Cyclists say good things about Vail
Vail, CO Colorado
VAIL, Colorado ” Vail resident Brent Robinson’s favorite bike ride is right outside his door – Vail Pass, a 9-mile climb that winds up to the summit on a quiet bike path.
“I love that ride,” he said. “I like that I can take off my helmet, put on my iPod and rip up it without having to worry about cars or motorcycles.”
Robinson is one of several cyclists who agree that Vail deserves its latest designation as one of the country’s most “bike-friendly communities,” a label awarded by the League of American Bicyclists.
The Vail Town Council was presented the League’s bronze award Tuesday night.
“It’s clear that Vail is a destination for bicycling and truly a bicycle friendly community,” said Elizabeth Trail of Bikes Belong, one of the program’s partnering organizations.
Applicants for the award were graded on several criteria, including education programs, the community’s streets and network of paths, efforts to encourage the community to ride more, and enforcement of biking and traffic laws.
Vail was recognized for its bike path system, its enthusiasm for the sport through races and rides that go through town, and its advertising campaign that encourages people to get on bikes.
Vail made the list along with others such as Santa Monica, Calif., Tulsa, Okla., and Philadelphia.
“Vail has been building rec paths and bike paths long before it was in vogue,” said Vail Mayor Dick Cleveland. “It’s part of the way of life here.”
Local riders said they enjoyed riding in Vail, both on the roads and on the rec paths.
Dominique Mohrman, a frequent rider and bike commuter, said she thinks Vail has great biking terrain, from relaxing rides along the Gore Creek to steep climbs.
“Vail offers great variety of altitude and grade. There’s nowhere to get bored,” she said. “Sometimes if we’re not going on a longer ride, we’ll also ride along the creek for pleasure. We’ll take our trailers and touring bikes. It’s a fun thing to do.”
Local cyclist Eric Benson said he rides through Vail to ride up the pass, and enjoys the wide shoulders on South Frontage Road.
“I definitely think Vail is pretty bike-friendly,” he said. “I usually stick to the frontage roads. I do feel safer there than on Highway 6 where there’s no shoulder.”
However, town planners and cyclists also agreed that Vail could be an even better place to bike.
“This gave us a great baseline as to how to measure bicycling in our community and make improvements,” said Gregg Barrie, the town of Vail landscape architect who applied for the award. B
iking improvements in Vail could get the town recognized as a silver, gold or platinum biking-friendly community.

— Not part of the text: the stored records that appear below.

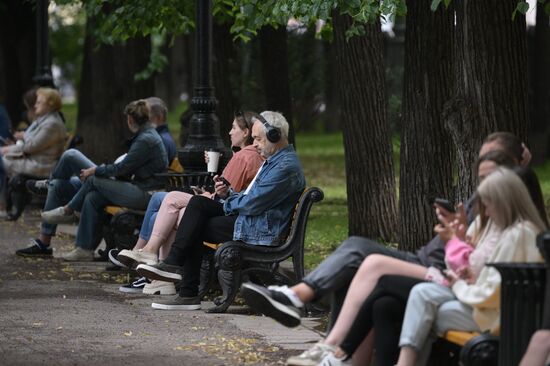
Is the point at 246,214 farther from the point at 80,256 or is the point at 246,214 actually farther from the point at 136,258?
the point at 80,256

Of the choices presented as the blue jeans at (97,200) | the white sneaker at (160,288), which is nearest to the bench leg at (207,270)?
the white sneaker at (160,288)

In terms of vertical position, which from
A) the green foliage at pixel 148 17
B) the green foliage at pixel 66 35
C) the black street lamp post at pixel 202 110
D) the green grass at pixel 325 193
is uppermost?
the green foliage at pixel 66 35

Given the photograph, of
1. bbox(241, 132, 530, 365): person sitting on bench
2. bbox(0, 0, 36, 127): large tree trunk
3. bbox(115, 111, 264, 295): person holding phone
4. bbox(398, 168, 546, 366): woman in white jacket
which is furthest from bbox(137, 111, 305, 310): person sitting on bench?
bbox(0, 0, 36, 127): large tree trunk

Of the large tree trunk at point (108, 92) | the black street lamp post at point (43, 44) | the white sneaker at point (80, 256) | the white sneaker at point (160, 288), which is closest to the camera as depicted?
the white sneaker at point (160, 288)

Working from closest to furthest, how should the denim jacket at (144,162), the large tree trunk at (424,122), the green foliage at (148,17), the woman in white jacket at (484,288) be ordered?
the woman in white jacket at (484,288)
the large tree trunk at (424,122)
the denim jacket at (144,162)
the green foliage at (148,17)

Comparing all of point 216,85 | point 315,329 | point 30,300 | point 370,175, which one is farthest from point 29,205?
point 315,329

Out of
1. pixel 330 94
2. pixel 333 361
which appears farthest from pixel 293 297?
pixel 330 94

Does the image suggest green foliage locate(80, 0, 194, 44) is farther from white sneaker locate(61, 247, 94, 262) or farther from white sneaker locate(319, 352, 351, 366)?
white sneaker locate(319, 352, 351, 366)

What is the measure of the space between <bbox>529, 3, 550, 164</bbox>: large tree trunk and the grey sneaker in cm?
1553

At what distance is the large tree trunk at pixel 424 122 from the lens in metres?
12.3

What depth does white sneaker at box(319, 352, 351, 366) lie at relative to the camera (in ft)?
24.1

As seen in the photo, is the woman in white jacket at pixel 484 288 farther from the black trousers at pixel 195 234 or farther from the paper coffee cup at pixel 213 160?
the paper coffee cup at pixel 213 160

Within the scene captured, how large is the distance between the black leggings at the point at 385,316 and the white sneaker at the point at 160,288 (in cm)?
448

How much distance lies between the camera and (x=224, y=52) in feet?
60.5
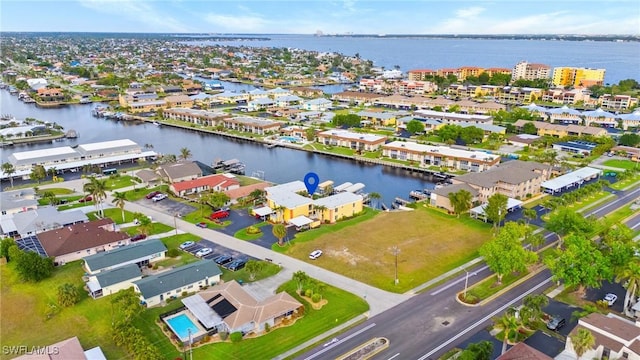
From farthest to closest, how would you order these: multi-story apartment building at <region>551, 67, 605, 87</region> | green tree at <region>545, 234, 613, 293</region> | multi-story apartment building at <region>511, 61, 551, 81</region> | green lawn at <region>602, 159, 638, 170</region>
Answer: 1. multi-story apartment building at <region>511, 61, 551, 81</region>
2. multi-story apartment building at <region>551, 67, 605, 87</region>
3. green lawn at <region>602, 159, 638, 170</region>
4. green tree at <region>545, 234, 613, 293</region>

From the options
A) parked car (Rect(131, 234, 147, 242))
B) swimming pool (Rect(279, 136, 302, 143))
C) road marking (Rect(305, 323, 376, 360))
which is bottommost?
road marking (Rect(305, 323, 376, 360))

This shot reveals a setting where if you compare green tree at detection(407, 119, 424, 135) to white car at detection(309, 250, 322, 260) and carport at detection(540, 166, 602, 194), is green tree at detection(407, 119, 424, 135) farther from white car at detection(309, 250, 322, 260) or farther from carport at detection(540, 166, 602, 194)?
white car at detection(309, 250, 322, 260)

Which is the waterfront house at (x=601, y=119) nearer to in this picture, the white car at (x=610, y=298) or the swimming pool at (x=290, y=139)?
the swimming pool at (x=290, y=139)

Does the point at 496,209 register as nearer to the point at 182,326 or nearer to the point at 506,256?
the point at 506,256

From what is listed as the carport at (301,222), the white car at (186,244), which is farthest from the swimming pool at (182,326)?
the carport at (301,222)

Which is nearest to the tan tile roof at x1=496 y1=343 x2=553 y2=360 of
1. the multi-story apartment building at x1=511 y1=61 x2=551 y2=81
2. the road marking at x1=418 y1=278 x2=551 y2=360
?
the road marking at x1=418 y1=278 x2=551 y2=360

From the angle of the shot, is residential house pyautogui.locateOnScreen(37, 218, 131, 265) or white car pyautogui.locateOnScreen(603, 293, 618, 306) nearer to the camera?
white car pyautogui.locateOnScreen(603, 293, 618, 306)

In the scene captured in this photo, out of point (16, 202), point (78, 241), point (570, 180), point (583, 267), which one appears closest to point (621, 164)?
point (570, 180)
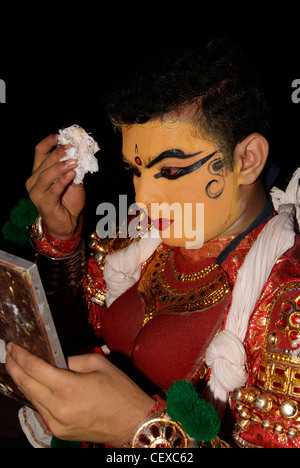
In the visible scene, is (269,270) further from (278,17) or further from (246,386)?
(278,17)

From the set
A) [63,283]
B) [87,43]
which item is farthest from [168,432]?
[87,43]

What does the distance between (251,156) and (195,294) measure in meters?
0.39

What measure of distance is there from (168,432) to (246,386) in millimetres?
206

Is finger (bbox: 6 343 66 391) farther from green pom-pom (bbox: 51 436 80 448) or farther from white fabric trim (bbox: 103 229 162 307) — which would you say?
white fabric trim (bbox: 103 229 162 307)

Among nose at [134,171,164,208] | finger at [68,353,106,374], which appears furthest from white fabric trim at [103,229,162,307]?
finger at [68,353,106,374]

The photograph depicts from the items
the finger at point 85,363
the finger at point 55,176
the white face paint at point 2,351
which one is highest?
the finger at point 55,176

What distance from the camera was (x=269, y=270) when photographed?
3.13 feet

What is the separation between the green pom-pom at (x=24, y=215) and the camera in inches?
55.3

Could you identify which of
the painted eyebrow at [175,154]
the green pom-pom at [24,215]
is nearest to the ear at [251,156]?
the painted eyebrow at [175,154]

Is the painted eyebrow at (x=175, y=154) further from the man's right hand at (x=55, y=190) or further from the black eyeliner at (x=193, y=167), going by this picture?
the man's right hand at (x=55, y=190)

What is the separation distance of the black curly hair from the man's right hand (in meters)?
0.33

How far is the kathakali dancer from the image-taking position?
0.85m

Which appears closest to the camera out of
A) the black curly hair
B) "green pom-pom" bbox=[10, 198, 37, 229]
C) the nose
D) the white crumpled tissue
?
the black curly hair

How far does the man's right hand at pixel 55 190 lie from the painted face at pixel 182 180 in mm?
266
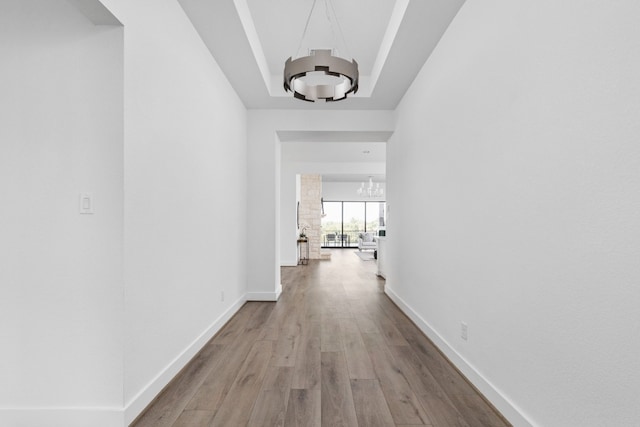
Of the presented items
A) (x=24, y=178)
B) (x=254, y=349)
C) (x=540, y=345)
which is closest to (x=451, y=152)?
(x=540, y=345)

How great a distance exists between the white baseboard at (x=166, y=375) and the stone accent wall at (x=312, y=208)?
640cm

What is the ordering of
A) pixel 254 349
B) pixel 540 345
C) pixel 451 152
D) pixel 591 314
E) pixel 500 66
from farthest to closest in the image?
1. pixel 254 349
2. pixel 451 152
3. pixel 500 66
4. pixel 540 345
5. pixel 591 314

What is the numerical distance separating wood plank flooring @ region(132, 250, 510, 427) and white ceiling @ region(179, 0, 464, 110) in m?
2.72

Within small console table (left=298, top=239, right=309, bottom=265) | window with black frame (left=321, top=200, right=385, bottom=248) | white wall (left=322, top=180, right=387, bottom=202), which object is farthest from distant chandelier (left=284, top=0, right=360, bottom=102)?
window with black frame (left=321, top=200, right=385, bottom=248)

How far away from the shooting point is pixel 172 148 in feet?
7.67

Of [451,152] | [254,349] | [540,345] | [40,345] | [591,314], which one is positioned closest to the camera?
[591,314]

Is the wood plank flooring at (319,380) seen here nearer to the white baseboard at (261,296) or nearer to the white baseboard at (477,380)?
the white baseboard at (477,380)

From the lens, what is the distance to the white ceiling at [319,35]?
8.47ft

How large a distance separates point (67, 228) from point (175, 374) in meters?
1.27

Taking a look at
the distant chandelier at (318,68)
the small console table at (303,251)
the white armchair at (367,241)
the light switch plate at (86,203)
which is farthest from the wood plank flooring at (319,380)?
the white armchair at (367,241)

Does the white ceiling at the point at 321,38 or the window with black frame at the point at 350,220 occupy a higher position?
the white ceiling at the point at 321,38

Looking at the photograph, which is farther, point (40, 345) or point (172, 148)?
point (172, 148)

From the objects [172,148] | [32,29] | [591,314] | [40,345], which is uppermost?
[32,29]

Benson said he thinks the town’s bike path route could be better marked. At times, the trail empties into the street, and the trail can be difficult to follow all the way through town.
Benson, a manager at Venture Sports in Avon, said the shop often has bike tour groups that go from the top of the pass through Vail.
“It gets complicated for them to find the path right away when they pass through East Vail,” he said. “People miss the signs, and a lot of times it can get confusing with all the construction.”
Robinson said he’d like to see more organized rides and bike races in town.
“I think Vail is a great place for hill climb races, but I think we would benefit from having more events” he said, suggesting a time trial or criterium race ((timed race on a small, closed course).
“For such an active town with so much going on in the winter, I don’t feel like the one summer (cycling) event they have is representative of the community,” he said.
Riding through Vail would be more inviting without the noise of cars on Interstate 70, said Mohrman.
“There’s not really any way to get rid of that, though,” she said. “They should build a big, clear tunnel over the road. There would be no noise, and no snow on the road. Maybe they’d save money on maintenance costs.”